I hold the Bert Elsbach Professorship at the Department of Physics and the Department of Astronomy and Astrophysics at Penn State and a member of the Institute for Gravitation and the Cosmos. My CV provides an outline of where I have been and what I have been doing.
My coordinates are: Whitmore 312, bss25 AT psu.edu and postal address:

104 Davey Lab
Department of Physics
University Park PA 16802

I also hold a part time appointment at Cardiff University in the UK, where I spent 20 years before coming to Penn State in 2016, and an associate at the International Centre for Theoretical Sciences.

The main focus of my research is to explore the Universe with gravitational waves. Predicted by Einstein in 1915, gravitational waves will help us probe the Universe inaccessible to particles and light. In the 90’s I developed a matched filtering approach to search for gravitational waves in data from interferometric gravitational-wave detectors as well as waveform models to use as search templates. These tools were used by the LIGO and Virgo Scientific Collaborations in their data analysis pipelines including the seminal discovery of binary black holes (e.g. GW150914) and  binary neutron stars (e.g. GW170817).

I have also developed new methods to test strong field predictions of dynamical gravity. We have routinely tested Einstein’s General Relativity using these methods and have found that Einstein is still right. With colleagues I have found how gravitational wave observations can be used to infer cosmological parameters, probe dense matter physics in neutron star cores and explore astrophysical scenarios of the formation and evolution of compact object binaries.

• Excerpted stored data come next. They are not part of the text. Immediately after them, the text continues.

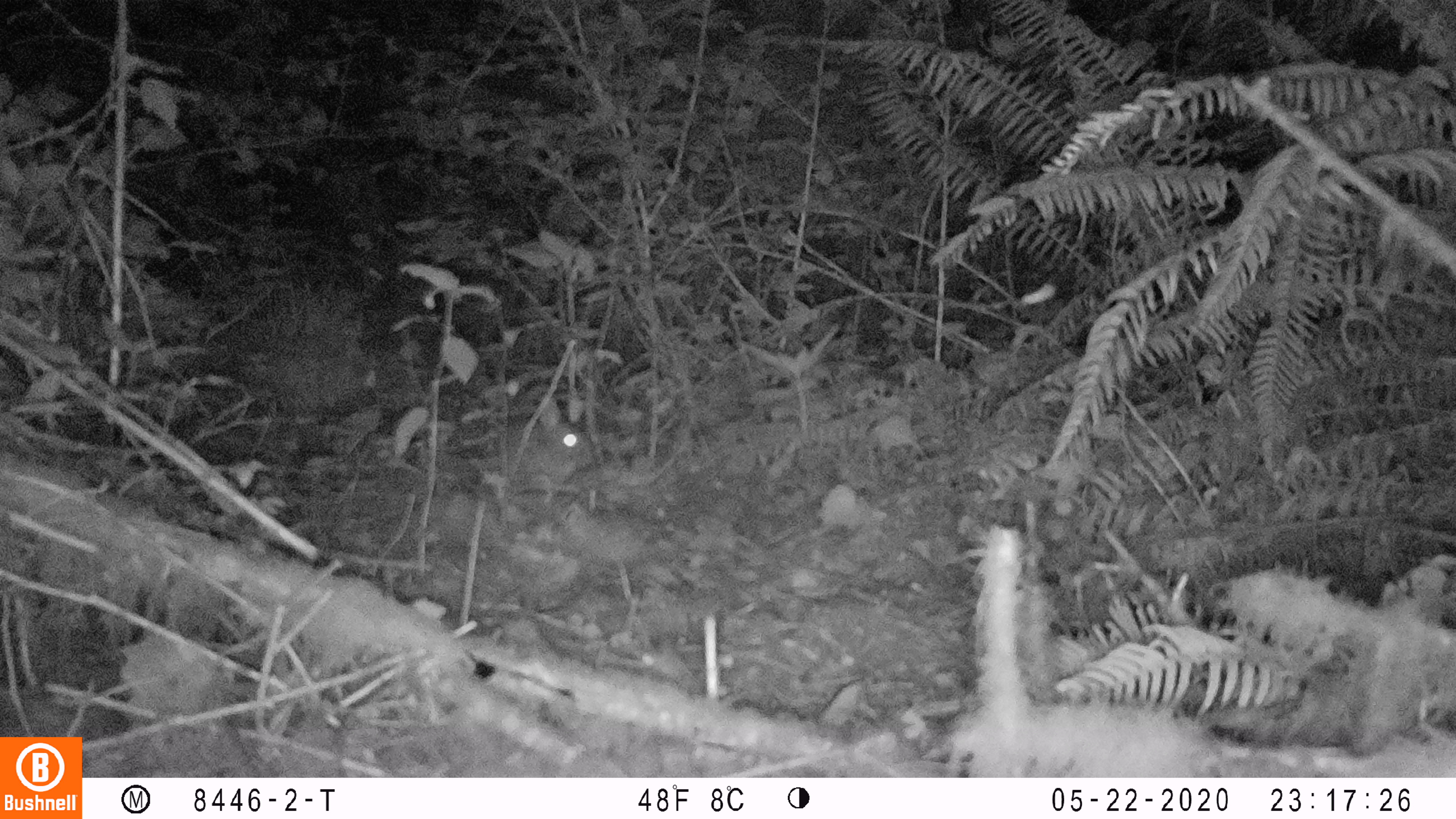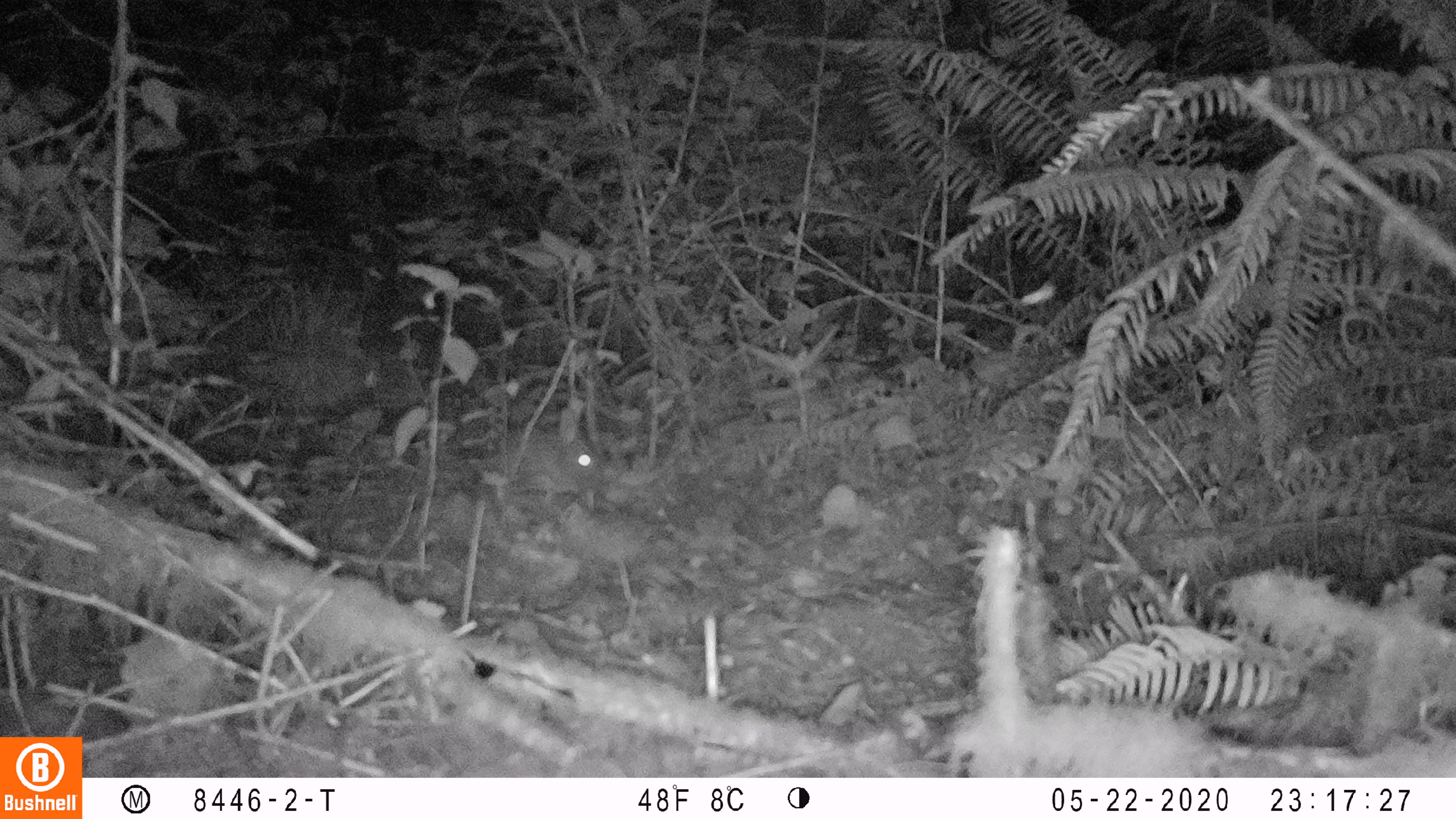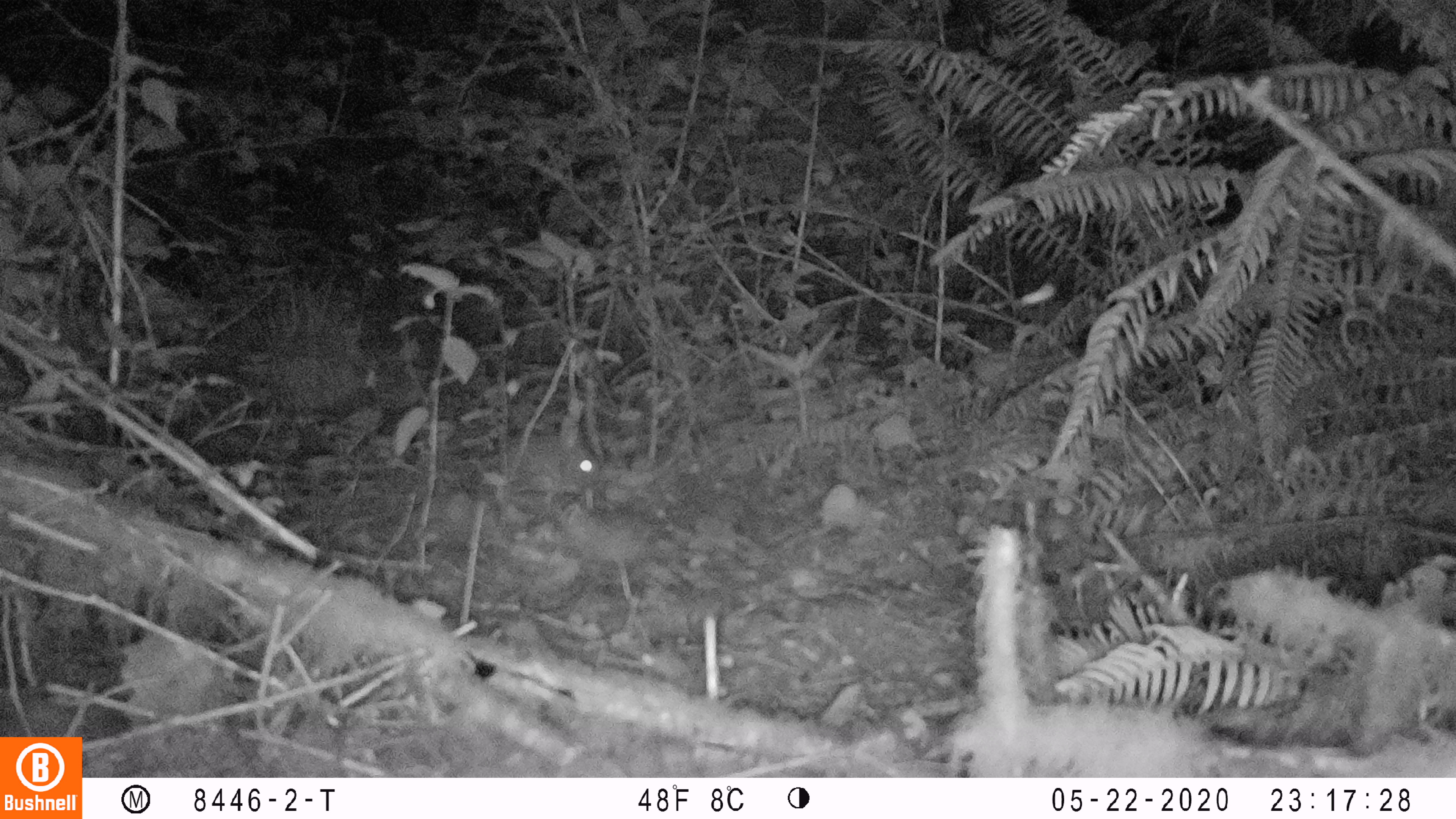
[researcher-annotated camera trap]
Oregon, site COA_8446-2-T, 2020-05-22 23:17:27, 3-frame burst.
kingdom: Animalia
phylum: Chordata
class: Mammalia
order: Lagomorpha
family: Leporidae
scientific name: Leporidae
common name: hares and rabbits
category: leporidae family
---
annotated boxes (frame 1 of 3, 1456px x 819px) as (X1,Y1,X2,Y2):
leporidae family: (489,390,597,494)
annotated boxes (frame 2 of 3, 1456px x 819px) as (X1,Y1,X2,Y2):
leporidae family: (490,404,601,494)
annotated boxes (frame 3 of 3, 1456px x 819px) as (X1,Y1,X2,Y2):
leporidae family: (504,413,601,510)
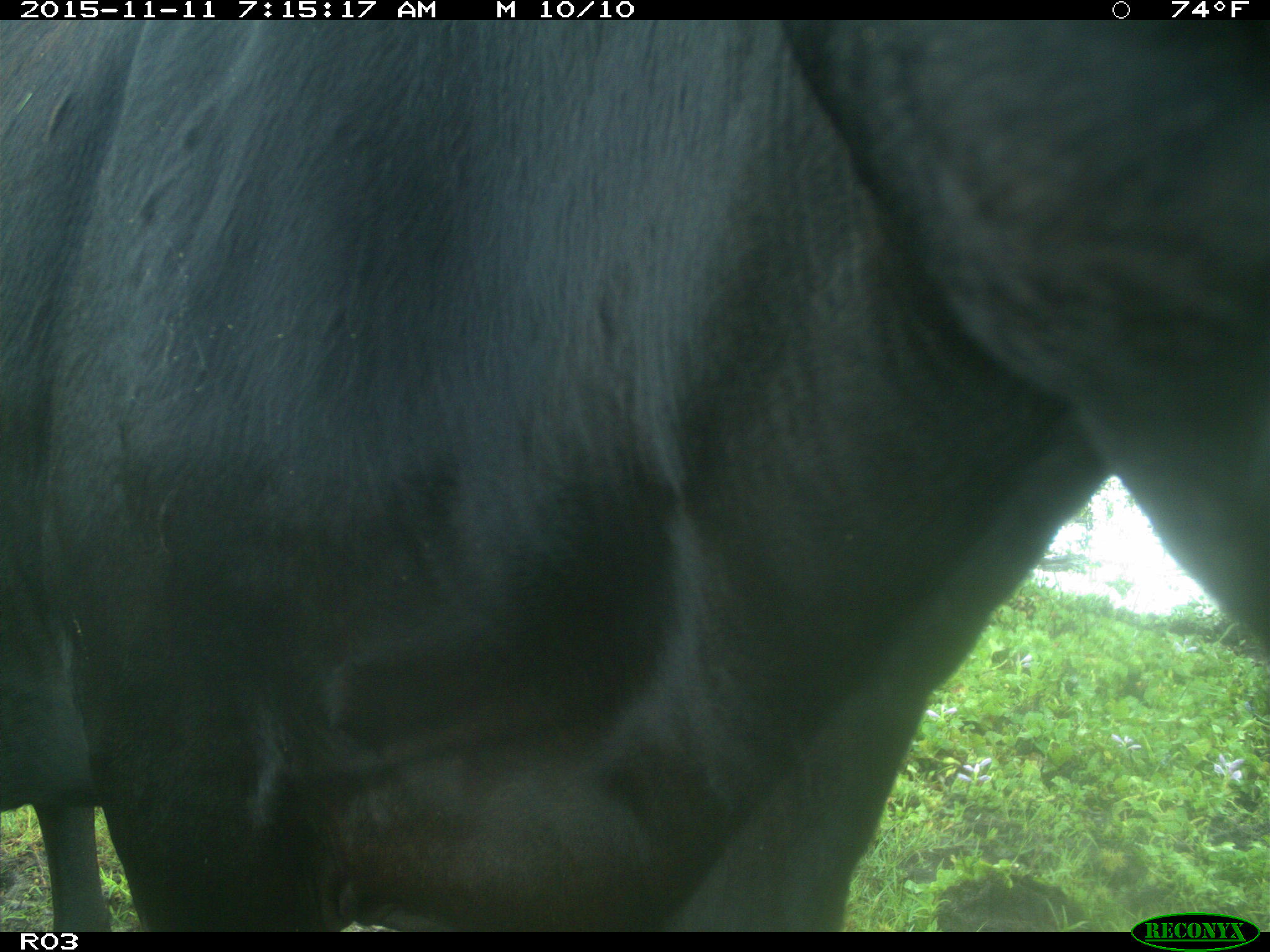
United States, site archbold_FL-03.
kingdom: Animalia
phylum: Chordata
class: Mammalia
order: Artiodactyla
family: Bovidae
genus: Bos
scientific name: Bos taurus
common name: domestic cow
Bos taurus (domestic cow).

I am also interested in developing the science case for the next generation of gravitational-wave observatories, in particular the ground-based Cosmic Explorer and Einstein Telescope. These observatories will watch mergers from a time when the Universe was still in its infancy assembling the first stars, localize mergers of neutron stars in the nearby Universe with exquisite precision for electromagnetic follow-up observations and provide us a new tool for precision cosmology.

In another life I worked on the formation of large scale structure in the Universe and robust algorithms to characterize the geometry of structure using what we called Shape Statistics which turned out to be well-known mathematical descriptors called Minkowski Functionals.